- [WHAT TO PRODUCE] Print the listing from its top line through the line containing "Building Photo - 719 Pinellas Bayway S", nothing more, and leave out the pictures.

# # # # # # #

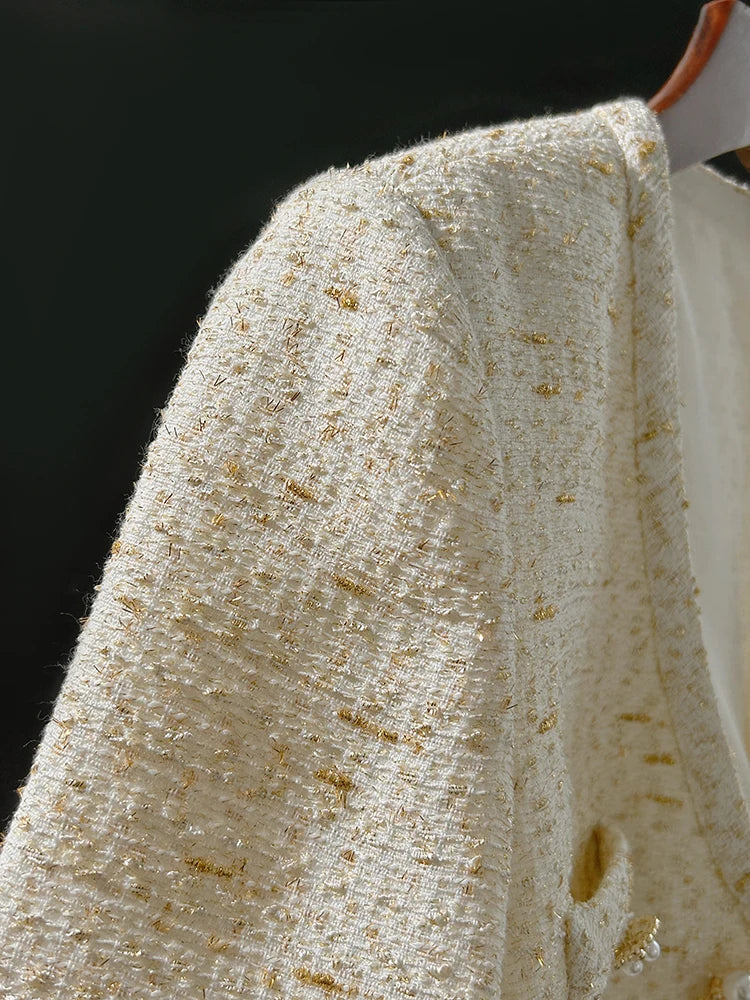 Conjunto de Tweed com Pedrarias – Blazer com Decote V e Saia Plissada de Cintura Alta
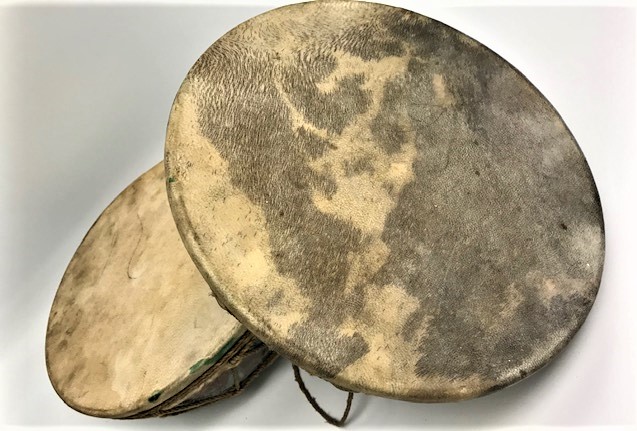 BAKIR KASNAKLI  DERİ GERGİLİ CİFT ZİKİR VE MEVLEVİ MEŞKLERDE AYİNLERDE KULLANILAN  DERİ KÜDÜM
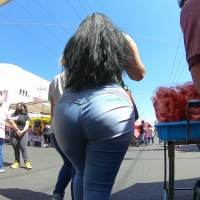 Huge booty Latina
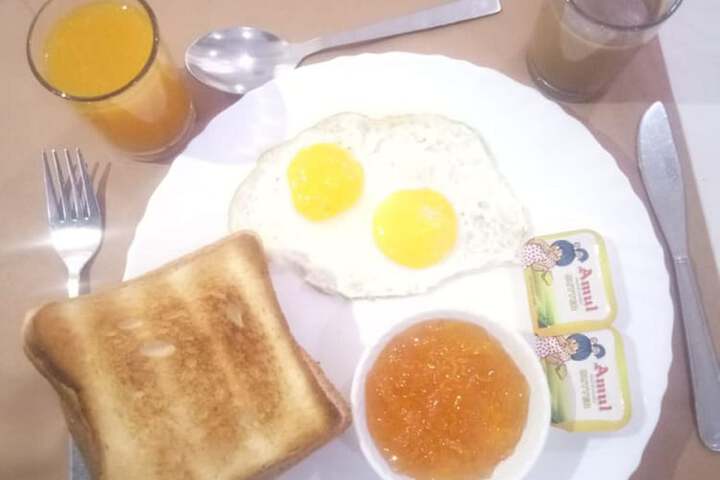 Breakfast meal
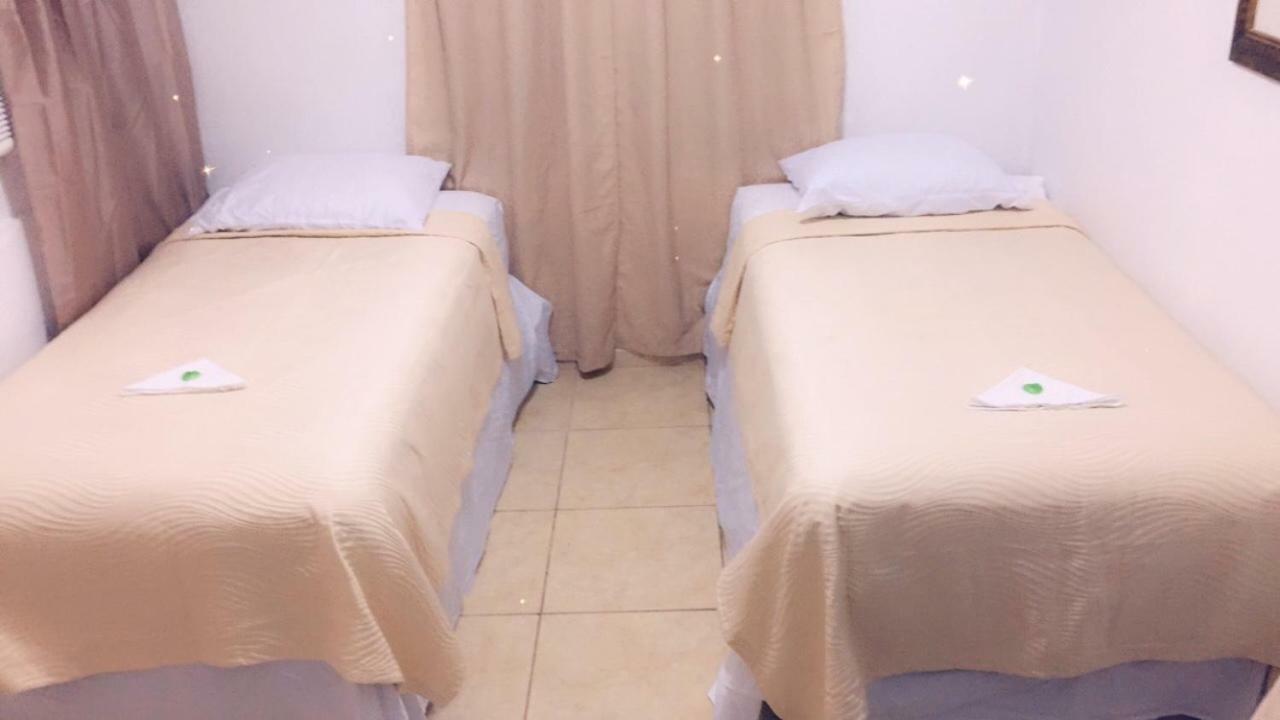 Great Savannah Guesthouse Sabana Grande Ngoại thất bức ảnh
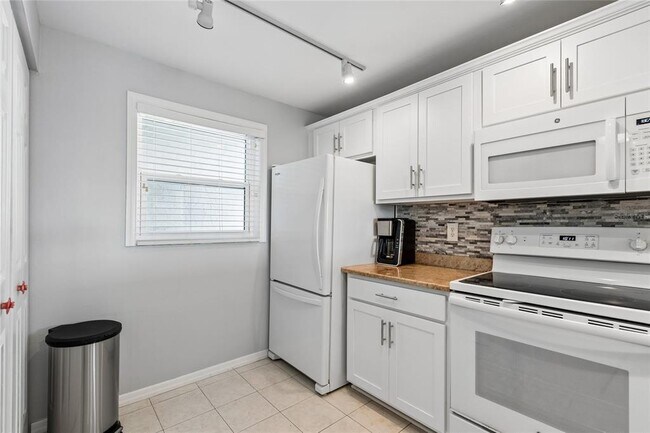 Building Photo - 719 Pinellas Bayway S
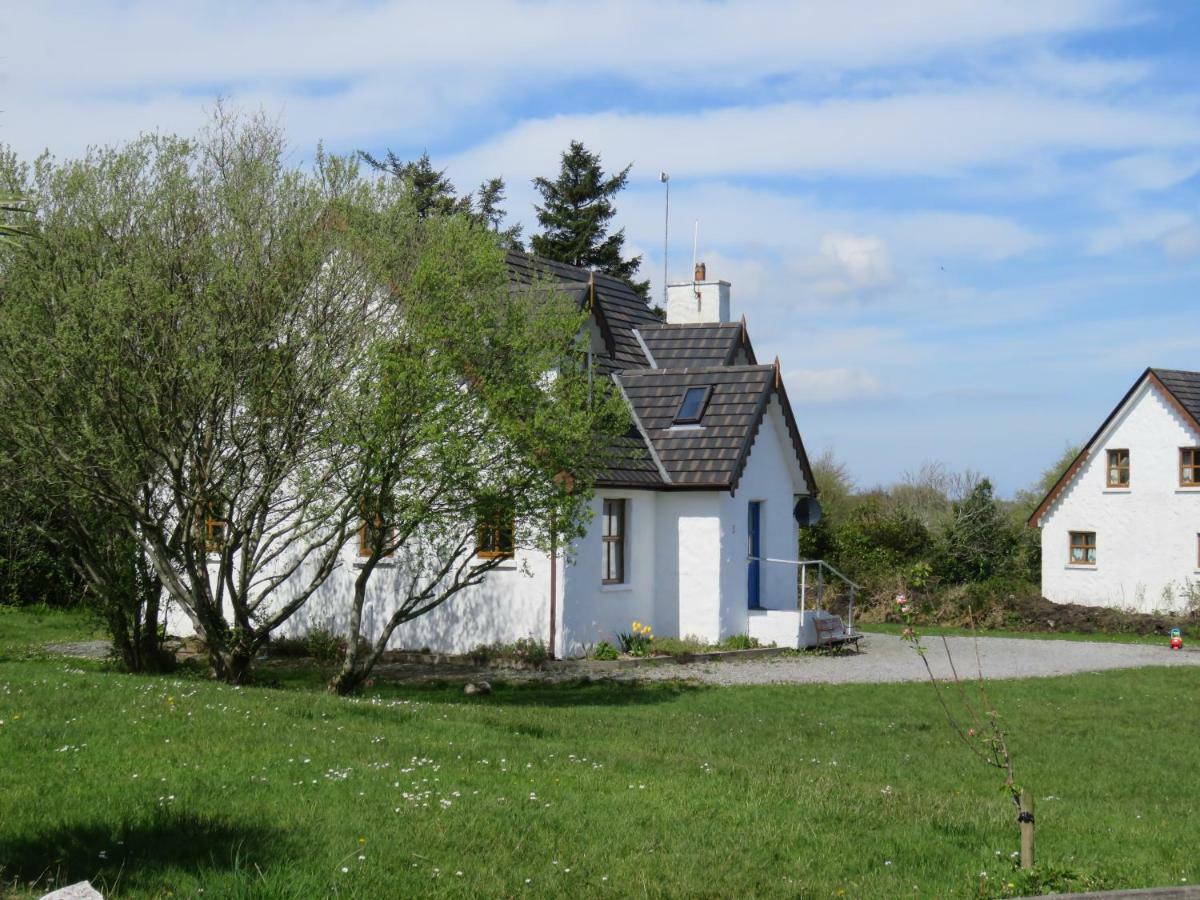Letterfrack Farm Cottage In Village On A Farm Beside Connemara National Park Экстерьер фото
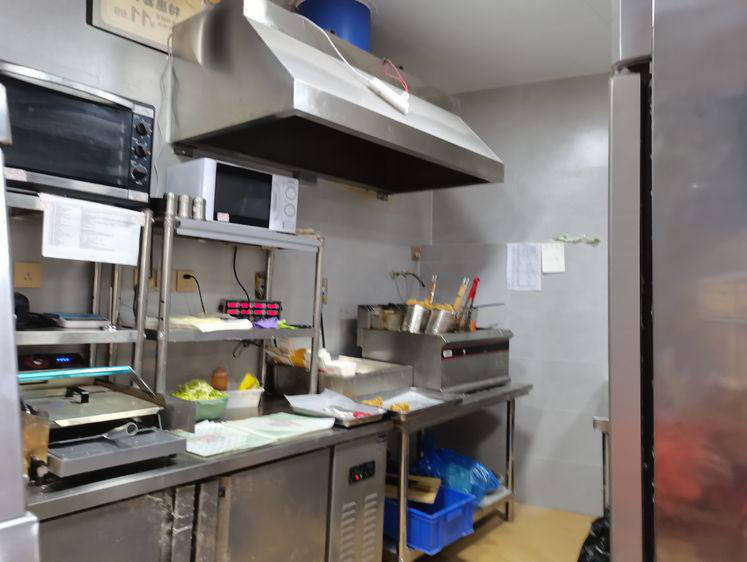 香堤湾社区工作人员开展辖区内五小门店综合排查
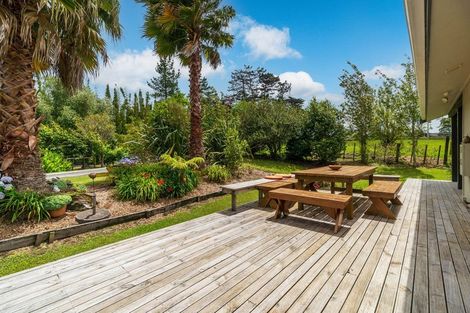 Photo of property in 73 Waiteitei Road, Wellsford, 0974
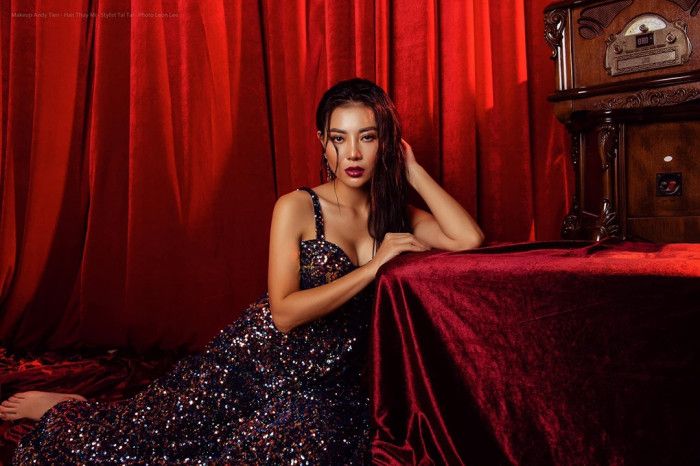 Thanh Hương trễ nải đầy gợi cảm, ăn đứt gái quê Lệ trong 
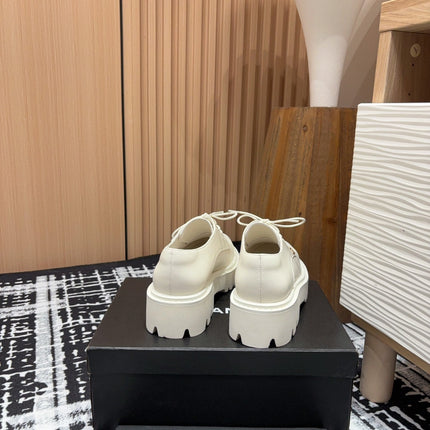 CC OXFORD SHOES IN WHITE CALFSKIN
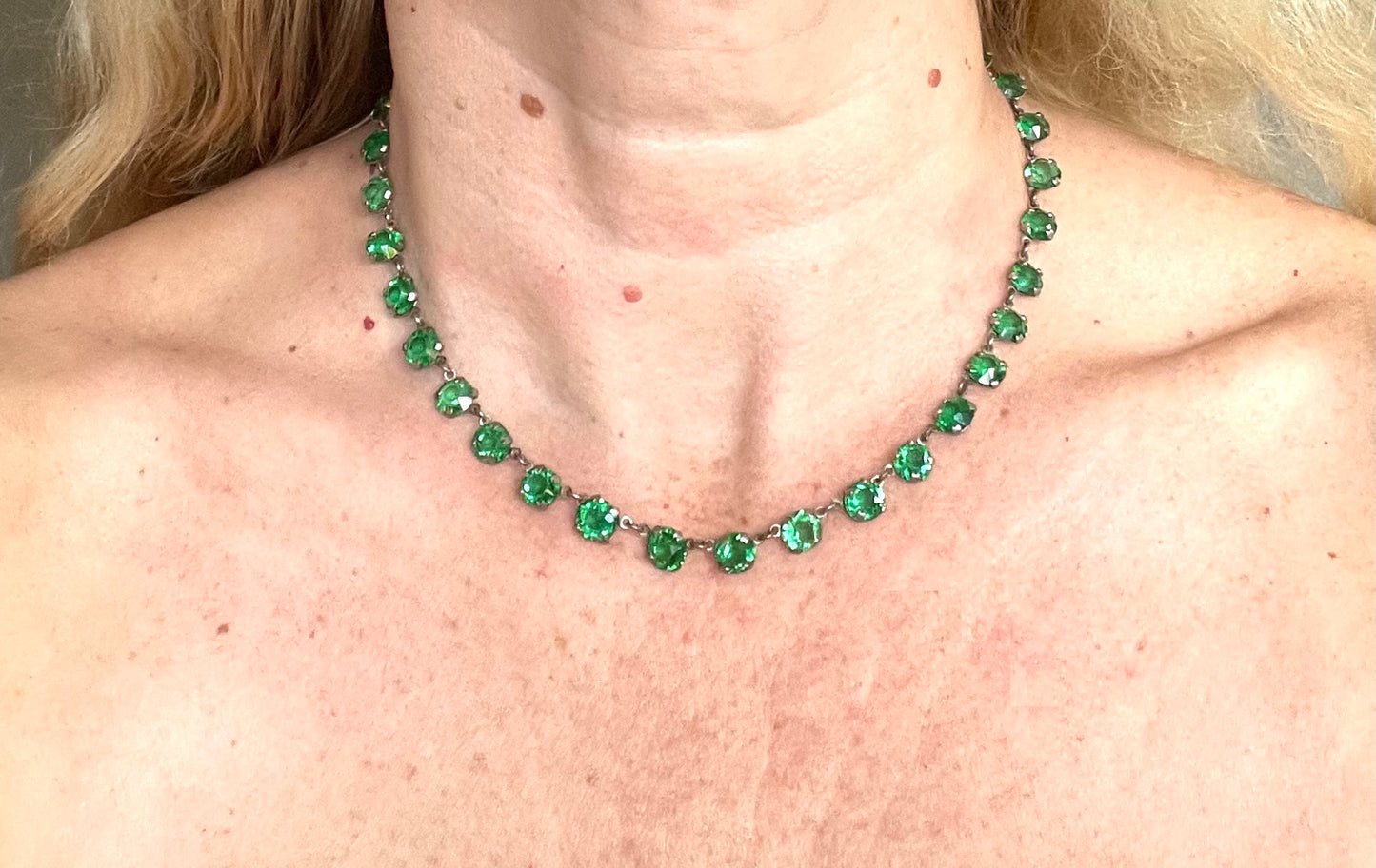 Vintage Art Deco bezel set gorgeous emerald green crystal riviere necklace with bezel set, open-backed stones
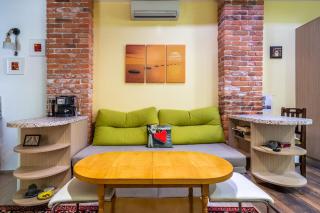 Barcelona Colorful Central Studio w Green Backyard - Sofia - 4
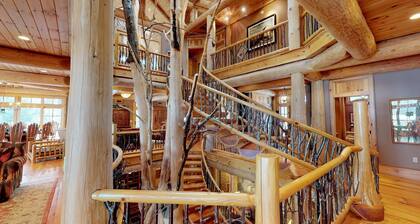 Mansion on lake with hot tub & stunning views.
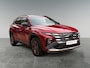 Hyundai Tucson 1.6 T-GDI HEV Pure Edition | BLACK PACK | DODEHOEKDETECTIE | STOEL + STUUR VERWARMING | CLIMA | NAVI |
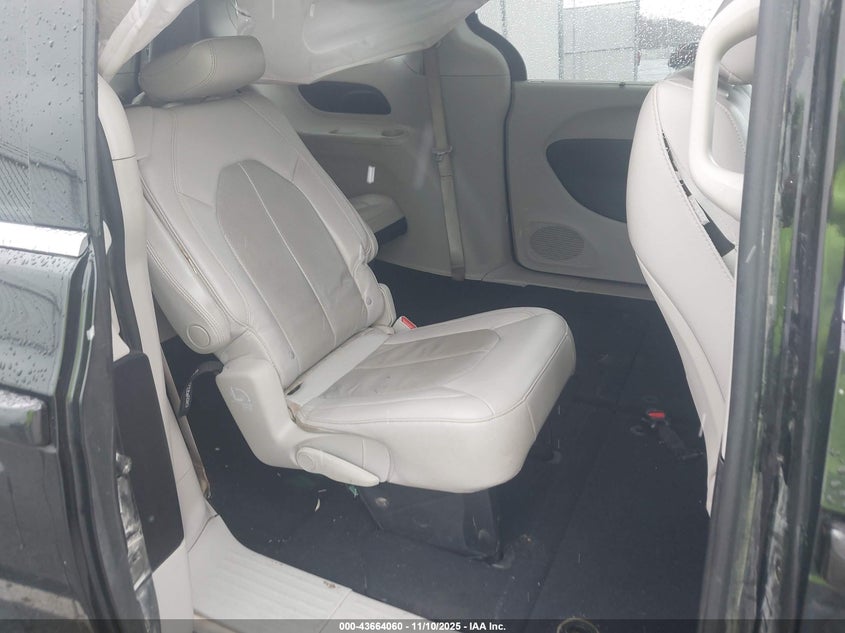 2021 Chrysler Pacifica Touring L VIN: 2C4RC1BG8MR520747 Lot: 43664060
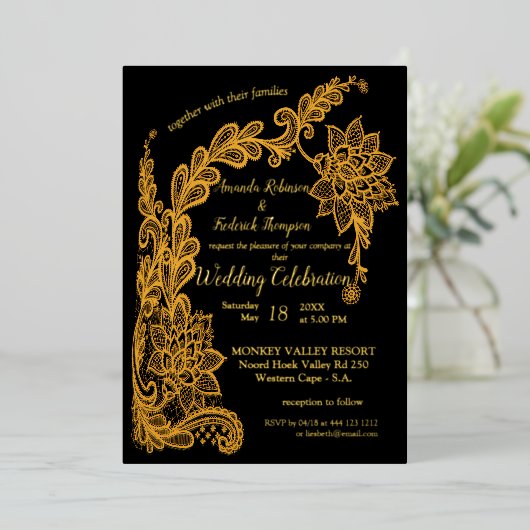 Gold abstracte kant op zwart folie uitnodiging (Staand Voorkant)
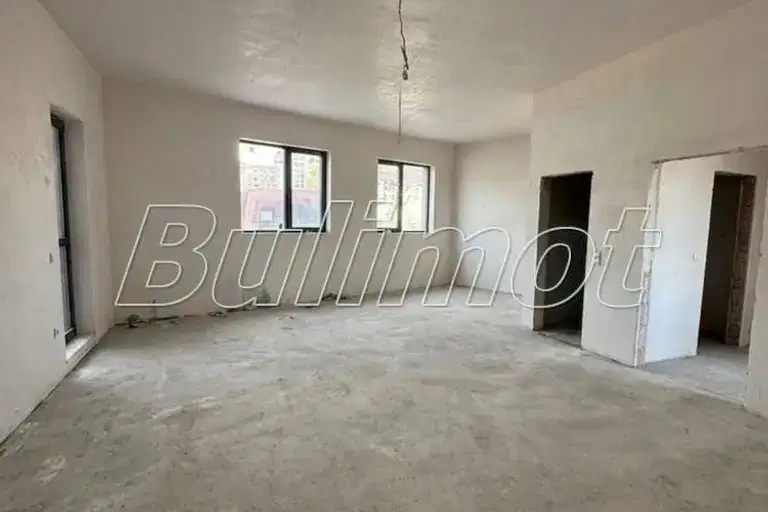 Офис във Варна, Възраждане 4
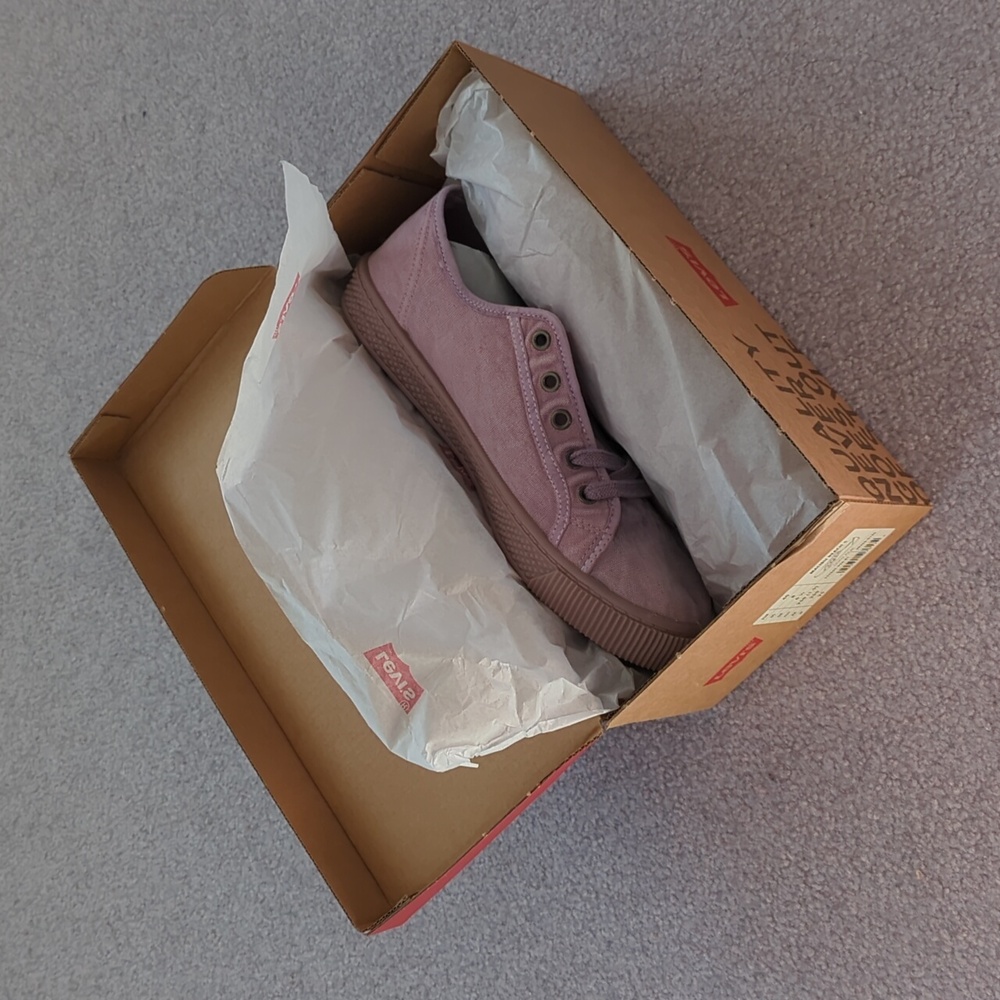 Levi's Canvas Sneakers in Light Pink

# # # # # # #

- [TASK OUTPUT]
 Conjunto de Tweed com Pedrarias – Blazer com Decote V e Saia Plissada de Cintura Alta
 BAKIR KASNAKLI  DERİ GERGİLİ CİFT ZİKİR VE MEVLEVİ MEŞKLERDE AYİNLERDE KULLANILAN  DERİ KÜDÜM
 Huge booty Latina
 Breakfast meal
 Great Savannah Guesthouse Sabana Grande Ngoại thất bức ảnh
 Building Photo - 719 Pinellas Bayway S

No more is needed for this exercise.